◆ EXCERPTED TEXT
┌──

CleanSteve

By CleanSteve

A Kingfisher

My busy Sunday has included work, play and blipping.

I went to a public meeting about the proposed new waste incinerator for Gloucestershire, close to the site earmarked for it. I am not a fan of this proposal on environmental grounds, nor I believe is our council. It will be a long road of more meetings, public consultation, planning permissions and hard work.

On the way home from Gloucester, I wandered in the car towards the River Severn, but got sidetracked short of my destination by the views along the Sharpness Canal which I crossed on a swing-bridge. I parked and walked south along the towpath, beside a canal which actually seems like a wide river at this point. It is a canal that allows sea-going vessels to reach the inland port of Gloucester from the Severn estuary, and links via the Severn itself to the whole inland waterway system of Britain.

The towpath was high above the water's edge and at one point I dropped down the bank about 12 feet to a point where fisherman obviously choose to ply their hobby. I hadn't taken any pictures, and was forced into action when suddenly on the far bank of the canal, my peripheral vision noticed a bird landing on a branch right opposite to me. I raised my camera with my zoom lens luckily attached and on trying to focus realised this was a Kingfisher. I shot a picture immediately in case it flew away, which it then did. I tried to follow it's flight and snapped a couple more but knew that was it. This branch is a classic place for a Kingfisher to perch in order to observe and possibly dive into the water in it's hunt for fish.

I took many more (and much sharper) pictures of flowers, birds (including a woody woodpecker from my study) and bees and lillies floating happily on the canal's edge. But I knew this picture would be my blip, as it is so rare for me to see a Kingfisher, let alone capture it for a blip.

A woman walking her two dogs on the towpath stopped to retrieve them as they had decided to come and say hello to me, jumping up in friendly greeting. She asked if I had seen the Kingfisher and after my reply we chatted for a few minutes. She said she grew up in a council house in South Wales, with an agoraphobic mother, so that she never went out in any countryside until she went to university. There she saw a pig for the first time and was shocked by it, not knowing what it was. The only Kingfisher she had seen before coming here, had been on a jigsaw puzzle, and so she thought it was an enormous bird. I reassured her that the one we had seen was in fact full grown. I feel very lucky to have seen it too.

└──

◆ LIST OF TASKS
1. In the Kingfisher post, how far did the writer drop down the bank from the towpath?
2. Condense the paragraph of the Kingfisher post that begins "On the way home from Gloucester" into two or three sentences.

Collection entries:
┌──

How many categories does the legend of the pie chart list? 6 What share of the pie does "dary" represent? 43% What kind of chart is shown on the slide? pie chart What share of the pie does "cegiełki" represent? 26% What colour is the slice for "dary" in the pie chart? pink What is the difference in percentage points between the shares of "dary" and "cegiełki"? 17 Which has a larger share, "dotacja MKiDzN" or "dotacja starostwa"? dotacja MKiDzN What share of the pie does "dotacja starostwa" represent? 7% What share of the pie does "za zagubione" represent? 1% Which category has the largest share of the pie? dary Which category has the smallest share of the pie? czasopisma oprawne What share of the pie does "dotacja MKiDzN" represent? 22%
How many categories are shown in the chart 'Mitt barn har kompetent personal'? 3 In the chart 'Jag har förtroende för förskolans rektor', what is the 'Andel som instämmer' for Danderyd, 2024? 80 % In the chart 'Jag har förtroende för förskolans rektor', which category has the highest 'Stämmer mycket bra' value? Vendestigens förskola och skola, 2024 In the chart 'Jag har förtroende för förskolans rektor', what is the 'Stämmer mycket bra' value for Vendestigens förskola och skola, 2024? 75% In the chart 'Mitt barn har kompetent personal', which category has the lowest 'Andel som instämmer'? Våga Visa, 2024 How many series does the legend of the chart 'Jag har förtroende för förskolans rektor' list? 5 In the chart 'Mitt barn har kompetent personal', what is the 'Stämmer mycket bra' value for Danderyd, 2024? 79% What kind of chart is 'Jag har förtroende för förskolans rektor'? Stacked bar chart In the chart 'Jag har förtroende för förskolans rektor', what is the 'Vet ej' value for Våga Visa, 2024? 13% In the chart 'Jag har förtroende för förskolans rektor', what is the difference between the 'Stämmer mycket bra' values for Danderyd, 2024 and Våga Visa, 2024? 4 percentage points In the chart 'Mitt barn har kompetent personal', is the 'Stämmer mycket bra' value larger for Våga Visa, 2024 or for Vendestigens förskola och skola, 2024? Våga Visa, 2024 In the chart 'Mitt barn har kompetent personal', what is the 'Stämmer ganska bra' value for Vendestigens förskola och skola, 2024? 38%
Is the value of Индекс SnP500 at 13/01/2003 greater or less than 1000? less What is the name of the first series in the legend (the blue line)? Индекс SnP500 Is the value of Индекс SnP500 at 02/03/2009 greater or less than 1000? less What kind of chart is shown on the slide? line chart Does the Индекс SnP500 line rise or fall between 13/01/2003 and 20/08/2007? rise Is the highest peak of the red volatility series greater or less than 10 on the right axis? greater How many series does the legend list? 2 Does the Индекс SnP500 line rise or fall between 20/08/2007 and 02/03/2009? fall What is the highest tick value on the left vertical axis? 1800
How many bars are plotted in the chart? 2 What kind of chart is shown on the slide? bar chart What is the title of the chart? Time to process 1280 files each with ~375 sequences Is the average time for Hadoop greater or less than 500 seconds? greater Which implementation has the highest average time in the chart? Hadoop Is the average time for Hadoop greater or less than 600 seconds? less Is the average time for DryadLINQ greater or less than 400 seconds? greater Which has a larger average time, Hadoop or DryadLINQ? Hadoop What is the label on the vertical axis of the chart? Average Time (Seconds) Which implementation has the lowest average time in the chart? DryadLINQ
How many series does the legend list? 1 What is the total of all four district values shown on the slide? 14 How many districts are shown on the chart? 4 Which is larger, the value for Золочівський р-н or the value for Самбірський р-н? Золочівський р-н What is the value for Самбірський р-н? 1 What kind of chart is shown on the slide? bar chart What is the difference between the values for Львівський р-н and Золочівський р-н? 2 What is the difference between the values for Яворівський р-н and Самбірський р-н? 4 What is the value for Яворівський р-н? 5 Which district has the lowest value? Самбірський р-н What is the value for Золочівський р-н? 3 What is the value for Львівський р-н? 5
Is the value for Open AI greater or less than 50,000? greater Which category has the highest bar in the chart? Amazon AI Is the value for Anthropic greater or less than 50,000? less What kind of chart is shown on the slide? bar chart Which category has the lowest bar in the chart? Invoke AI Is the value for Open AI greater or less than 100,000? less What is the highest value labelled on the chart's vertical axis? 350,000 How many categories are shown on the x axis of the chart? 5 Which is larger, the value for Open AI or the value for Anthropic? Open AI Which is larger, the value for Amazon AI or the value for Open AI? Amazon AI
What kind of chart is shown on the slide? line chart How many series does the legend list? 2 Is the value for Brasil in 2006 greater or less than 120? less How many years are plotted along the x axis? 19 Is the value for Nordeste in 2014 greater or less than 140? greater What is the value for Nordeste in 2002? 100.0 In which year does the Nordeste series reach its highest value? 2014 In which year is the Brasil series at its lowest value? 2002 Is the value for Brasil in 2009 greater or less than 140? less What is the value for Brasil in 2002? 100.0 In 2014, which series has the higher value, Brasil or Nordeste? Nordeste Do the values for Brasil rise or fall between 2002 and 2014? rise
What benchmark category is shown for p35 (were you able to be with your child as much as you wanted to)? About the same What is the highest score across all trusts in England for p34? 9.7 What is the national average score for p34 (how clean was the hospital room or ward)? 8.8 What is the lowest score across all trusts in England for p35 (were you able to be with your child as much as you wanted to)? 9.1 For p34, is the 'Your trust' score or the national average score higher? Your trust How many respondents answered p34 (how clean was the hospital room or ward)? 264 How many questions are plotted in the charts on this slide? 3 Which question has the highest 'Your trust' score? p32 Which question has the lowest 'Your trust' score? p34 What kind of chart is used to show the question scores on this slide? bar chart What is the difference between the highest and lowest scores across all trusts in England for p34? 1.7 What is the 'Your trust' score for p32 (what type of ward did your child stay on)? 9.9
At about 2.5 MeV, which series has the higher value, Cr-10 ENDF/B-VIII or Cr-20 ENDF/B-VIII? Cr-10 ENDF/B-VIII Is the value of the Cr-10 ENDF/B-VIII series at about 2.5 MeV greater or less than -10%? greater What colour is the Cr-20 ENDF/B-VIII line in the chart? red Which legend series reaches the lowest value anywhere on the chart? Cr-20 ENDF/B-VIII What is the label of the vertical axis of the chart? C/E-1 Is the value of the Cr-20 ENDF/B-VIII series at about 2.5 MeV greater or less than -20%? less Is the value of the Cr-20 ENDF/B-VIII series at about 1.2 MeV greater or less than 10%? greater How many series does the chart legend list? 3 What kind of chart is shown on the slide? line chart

└──

◆ YOUR WRITTEN ANSWERS
1. About 12 feet.

2. Driving home from Gloucester toward the River Severn, the writer was drawn aside by views along the Sharpness Canal, crossed it on a swing-bridge, parked, and walked south along the towpath, where the canal resembles a wide river. The canal lets sea-going vessels reach the inland port of Gloucester from the Severn estuary. Through the Severn, it also links to Britain's entire inland waterway system.